ST. PAUL, Minn. (AP) — Milky Way candy bars are taxed in Minnesota, but Twix bars — because of their flour content — are not. An Elvis album bought from a record store is automatically taxed, but one downloaded from the Internet isn't. Shoppers pay tax on presidential biographies and tap-dance shoes, but not history class textbooks or wing-tips.
Such contradictions are rife throughout the state's tax system, which governor after governor has said is ripe for a remake. Democratic Gov. Mark Dayton is expected on Tuesday to become the latest seek a top-to-bottom overhaul. If the past is any guide, he will find a political minefield awaits him.

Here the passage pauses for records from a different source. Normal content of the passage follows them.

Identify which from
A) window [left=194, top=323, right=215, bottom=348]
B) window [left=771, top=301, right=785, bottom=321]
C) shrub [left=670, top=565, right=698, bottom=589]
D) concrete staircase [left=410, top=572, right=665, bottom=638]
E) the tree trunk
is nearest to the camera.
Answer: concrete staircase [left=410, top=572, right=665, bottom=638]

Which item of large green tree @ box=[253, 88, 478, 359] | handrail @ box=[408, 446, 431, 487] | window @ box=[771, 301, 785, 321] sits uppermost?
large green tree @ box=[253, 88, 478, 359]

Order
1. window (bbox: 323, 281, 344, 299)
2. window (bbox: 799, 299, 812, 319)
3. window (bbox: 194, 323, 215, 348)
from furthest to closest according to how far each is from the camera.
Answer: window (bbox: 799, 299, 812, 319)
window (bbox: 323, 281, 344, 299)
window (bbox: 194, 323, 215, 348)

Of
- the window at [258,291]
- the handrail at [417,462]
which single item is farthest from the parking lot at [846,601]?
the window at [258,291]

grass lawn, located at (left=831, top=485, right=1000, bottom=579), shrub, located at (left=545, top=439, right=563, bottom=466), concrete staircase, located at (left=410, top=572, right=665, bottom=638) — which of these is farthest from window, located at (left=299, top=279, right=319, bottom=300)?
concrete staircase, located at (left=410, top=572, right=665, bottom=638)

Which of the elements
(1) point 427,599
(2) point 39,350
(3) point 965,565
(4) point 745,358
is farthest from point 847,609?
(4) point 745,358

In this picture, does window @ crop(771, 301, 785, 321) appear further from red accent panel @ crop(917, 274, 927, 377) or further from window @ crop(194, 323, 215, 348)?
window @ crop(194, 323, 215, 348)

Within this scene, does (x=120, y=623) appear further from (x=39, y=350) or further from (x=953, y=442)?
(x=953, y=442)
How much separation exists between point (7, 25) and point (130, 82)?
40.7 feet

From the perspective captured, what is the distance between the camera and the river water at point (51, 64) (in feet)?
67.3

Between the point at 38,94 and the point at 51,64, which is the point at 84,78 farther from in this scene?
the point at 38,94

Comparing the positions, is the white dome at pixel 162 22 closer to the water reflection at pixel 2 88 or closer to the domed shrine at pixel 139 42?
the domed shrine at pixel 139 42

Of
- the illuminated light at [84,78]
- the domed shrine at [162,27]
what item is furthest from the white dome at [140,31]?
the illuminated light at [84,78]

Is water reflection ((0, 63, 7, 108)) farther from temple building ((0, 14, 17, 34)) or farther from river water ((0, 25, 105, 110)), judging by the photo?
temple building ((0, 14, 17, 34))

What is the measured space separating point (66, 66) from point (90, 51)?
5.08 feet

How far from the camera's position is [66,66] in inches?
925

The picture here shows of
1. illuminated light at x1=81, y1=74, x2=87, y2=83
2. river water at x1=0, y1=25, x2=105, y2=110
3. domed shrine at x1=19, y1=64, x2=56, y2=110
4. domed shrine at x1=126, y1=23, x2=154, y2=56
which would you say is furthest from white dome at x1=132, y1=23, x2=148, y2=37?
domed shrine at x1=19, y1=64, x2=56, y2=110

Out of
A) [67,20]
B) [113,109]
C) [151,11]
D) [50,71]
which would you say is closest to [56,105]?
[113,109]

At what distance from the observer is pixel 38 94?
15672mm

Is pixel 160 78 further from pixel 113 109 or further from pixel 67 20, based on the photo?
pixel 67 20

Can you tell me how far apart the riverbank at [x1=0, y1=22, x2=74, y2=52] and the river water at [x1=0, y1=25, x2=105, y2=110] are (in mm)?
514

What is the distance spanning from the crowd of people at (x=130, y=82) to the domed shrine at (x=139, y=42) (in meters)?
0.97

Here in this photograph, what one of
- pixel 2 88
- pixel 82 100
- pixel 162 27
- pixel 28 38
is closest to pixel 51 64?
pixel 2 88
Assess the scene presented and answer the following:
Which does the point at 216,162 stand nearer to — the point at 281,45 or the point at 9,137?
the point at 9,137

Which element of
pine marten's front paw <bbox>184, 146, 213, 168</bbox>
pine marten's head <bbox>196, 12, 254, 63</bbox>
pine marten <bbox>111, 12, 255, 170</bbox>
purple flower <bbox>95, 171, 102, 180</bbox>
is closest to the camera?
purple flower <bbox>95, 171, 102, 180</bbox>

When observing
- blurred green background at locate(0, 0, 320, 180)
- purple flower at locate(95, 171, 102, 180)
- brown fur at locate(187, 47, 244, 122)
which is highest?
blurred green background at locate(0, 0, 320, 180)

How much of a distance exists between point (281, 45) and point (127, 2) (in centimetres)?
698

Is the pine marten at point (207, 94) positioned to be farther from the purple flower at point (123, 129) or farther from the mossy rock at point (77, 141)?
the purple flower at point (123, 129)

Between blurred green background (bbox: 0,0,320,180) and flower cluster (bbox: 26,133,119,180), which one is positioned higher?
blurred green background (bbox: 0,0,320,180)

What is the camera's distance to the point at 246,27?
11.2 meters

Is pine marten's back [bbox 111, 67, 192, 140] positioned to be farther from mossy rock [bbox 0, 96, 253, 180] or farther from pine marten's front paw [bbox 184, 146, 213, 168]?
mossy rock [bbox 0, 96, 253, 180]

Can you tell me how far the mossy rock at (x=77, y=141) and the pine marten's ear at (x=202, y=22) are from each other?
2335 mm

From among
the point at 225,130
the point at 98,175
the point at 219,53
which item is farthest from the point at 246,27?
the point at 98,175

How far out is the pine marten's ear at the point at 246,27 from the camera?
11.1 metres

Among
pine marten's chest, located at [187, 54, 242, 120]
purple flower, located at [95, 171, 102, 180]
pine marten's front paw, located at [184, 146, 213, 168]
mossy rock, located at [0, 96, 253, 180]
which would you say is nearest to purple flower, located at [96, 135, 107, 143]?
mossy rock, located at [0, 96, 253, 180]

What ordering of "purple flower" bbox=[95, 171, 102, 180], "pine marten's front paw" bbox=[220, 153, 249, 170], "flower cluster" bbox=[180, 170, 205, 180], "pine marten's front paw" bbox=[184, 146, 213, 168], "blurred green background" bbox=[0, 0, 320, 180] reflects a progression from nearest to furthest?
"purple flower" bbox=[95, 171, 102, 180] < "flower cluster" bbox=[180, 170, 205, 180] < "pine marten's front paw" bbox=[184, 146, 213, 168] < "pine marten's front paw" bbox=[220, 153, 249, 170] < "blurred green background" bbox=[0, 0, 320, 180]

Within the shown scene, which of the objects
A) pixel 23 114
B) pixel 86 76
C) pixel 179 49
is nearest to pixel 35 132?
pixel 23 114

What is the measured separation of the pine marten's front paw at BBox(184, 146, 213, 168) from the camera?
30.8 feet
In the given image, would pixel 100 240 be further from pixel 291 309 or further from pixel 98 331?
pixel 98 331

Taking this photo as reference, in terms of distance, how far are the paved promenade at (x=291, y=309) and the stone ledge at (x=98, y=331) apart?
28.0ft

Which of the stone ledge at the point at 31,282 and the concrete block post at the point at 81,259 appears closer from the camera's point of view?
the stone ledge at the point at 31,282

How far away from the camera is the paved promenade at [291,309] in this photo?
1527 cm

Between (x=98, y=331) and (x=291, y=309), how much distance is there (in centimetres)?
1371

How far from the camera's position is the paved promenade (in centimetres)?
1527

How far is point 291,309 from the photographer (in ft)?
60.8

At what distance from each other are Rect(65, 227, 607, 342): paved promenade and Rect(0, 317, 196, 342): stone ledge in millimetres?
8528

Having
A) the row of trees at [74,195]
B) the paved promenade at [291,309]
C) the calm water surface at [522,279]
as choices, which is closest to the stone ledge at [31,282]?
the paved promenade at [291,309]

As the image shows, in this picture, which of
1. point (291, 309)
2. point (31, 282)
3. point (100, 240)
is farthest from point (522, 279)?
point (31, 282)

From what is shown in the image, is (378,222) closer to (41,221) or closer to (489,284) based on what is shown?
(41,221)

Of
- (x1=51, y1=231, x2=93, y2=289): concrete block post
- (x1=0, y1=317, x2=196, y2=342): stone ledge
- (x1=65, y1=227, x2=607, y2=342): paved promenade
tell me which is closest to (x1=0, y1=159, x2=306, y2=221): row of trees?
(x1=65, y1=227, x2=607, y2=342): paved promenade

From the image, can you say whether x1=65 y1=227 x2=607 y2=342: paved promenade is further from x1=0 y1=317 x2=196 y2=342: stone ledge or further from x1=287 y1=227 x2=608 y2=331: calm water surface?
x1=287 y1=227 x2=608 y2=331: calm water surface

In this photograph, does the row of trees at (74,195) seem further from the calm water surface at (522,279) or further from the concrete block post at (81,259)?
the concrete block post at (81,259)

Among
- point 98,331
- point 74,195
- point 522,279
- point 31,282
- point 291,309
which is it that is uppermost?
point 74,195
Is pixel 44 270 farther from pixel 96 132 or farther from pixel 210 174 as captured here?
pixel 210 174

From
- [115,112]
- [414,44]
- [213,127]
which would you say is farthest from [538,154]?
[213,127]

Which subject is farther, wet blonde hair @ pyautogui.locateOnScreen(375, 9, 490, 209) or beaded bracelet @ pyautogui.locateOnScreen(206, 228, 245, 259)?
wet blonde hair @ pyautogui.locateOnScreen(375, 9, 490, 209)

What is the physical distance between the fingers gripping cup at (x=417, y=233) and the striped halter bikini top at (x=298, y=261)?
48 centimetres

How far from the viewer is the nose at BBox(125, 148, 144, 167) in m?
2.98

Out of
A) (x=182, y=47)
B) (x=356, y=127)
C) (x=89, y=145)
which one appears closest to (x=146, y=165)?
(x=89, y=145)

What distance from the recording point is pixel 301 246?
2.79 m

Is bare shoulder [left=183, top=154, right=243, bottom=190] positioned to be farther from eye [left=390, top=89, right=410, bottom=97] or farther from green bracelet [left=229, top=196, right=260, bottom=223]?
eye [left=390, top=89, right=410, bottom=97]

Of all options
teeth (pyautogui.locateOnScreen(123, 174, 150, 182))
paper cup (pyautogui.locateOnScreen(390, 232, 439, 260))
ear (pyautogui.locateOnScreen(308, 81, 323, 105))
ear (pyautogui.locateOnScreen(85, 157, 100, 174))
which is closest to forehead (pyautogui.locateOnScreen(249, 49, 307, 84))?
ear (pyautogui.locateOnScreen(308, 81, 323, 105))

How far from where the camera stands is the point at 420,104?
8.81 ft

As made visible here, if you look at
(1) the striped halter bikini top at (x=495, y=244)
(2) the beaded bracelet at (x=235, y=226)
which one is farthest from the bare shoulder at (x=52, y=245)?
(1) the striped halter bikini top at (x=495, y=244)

After all, the bigger the plan, the harder the sell.
"Eventually you get to that critical mass where more people don't like what you're doing than actually want it," said Tom Hanson, who was finance chief under former Republican Gov. Tim Pawlenty. "The whole system is designed to prevent something than to pass something."
Dayton's aim is two-fold: He's trying to address a $1.1 billion projected deficit, while bringing what he sees as equity and stability to the tax system that generates nearly $18 billion per year (and growing).
The governor has made no secret of his plans to seek a new income tax tier affecting the richest 2 percent of Minnesotans. But administration officials also have been carefully studying ways to reshape the state's sales, corporate, property and tobacco taxes, with an eye toward boosting rates on some and cutting them on others.
The tax code is "out of balance," Revenue Commissioner Myron Frans said last week. "We're not getting the right revenue from the right sources."
Frans and his team have held 162 public meetings in 50 cities as they've assembled the administration's tax plan. In each, Frans has worked to convey the shortcomings and complexities of the current system.
He notes the amount of tax breaks isn't very far off from the amount collected. In 2010, the state would have pulled in $27 billion from all of its tax sources if not for credits, exemptions and other breaks that totaled $11 billion. In the income tax alone, there are 50 potential subtractions, up from nine in 1987.
Frans also contends the tax code hasn't kept up with the times. When Minnesota enacted its sales tax in the 1960s, people spent more of their income on goods than services. Today, two-thirds goes to services. Legal fees, haircuts and car repairs are among those still untaxed. Minnesota has the highest sales tax in the region, but one of the smallest bases.
The coming debate is likely to be familiar. In 2001, Independence Party Gov. Jesse Ventura pressed to dramatically reduce property taxes while imposing sales taxes on services. He would have cut the overall sales tax rate in the process.
Ventura urged lawmakers to stick with the whole package, saying it was "like a fine woolen sweater, that if you pull out a thread or two the sweater will fall apart."
But in the end, the Legislature slashed property taxes and left the sales tax alone. Before long, the property tax relief eroded.
What Dayton has going for him is a Legislature controlled by fellow Democrats.
What he lacks is an economy strong enough to make up some of the losses. Capitol veterans say major tax changes are easier to pull off in times of surplus because excess money can be used to soften any sudden effects.
House Tax Committee Chairwoman Ann Lenczewski, DFL-Bloomington, thinks it could be hard to make a sales tax expansion palatable without a reduced rate.
"With the deficit, the first dollar you raise, you have to apply to the deficit. So you can't turn around and lower the rate at the same moment," she said.
Republicans are on guard. Sen. Julianne Ortman, of Chanhassen, the leading Senate Republican on tax issues, said she's willing to revamp the tax code but not just to give the state more to spend.
"Tax reform is not the same thing as raising taxes," she said. "Otherwise it looks like a wolf in sheep's clothing to me."
With Democrats in charge, there's broad agreement that tax increases will be part of a final budget deal. Whether Dayton will get the bigger shake-up he's after is unclear.
Peter Hutchinson, who was budget chief to the last Democratic governor, said the outcome probably hinges in what Dayton does to build public pressure. Hutchinson recalled how his former boss, Gov. Rudy Perpich, would pop into coffee shops and drive to far-flung towns to sell his agenda to a weary public. Dayton got his start in politics under Perpich and holds him up as a political hero.
"If the governor wants any of this to happen, he has to leave St. Paul," Hutchinson said. "People in Minnesota know the tax system isn't fair. They want fixes."